## Goal of the exercise
After locating the line with "interacting: 0%" in the records below, print it and every line after it exactly.

Information provided Block Start

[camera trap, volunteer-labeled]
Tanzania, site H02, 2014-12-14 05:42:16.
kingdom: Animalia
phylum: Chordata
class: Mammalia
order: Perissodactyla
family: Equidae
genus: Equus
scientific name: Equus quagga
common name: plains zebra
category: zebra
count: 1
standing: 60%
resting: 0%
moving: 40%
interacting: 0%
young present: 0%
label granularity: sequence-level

Information provided Block End

## Problem solution
interacting: 0%
young present: 0%
label granularity: sequence-level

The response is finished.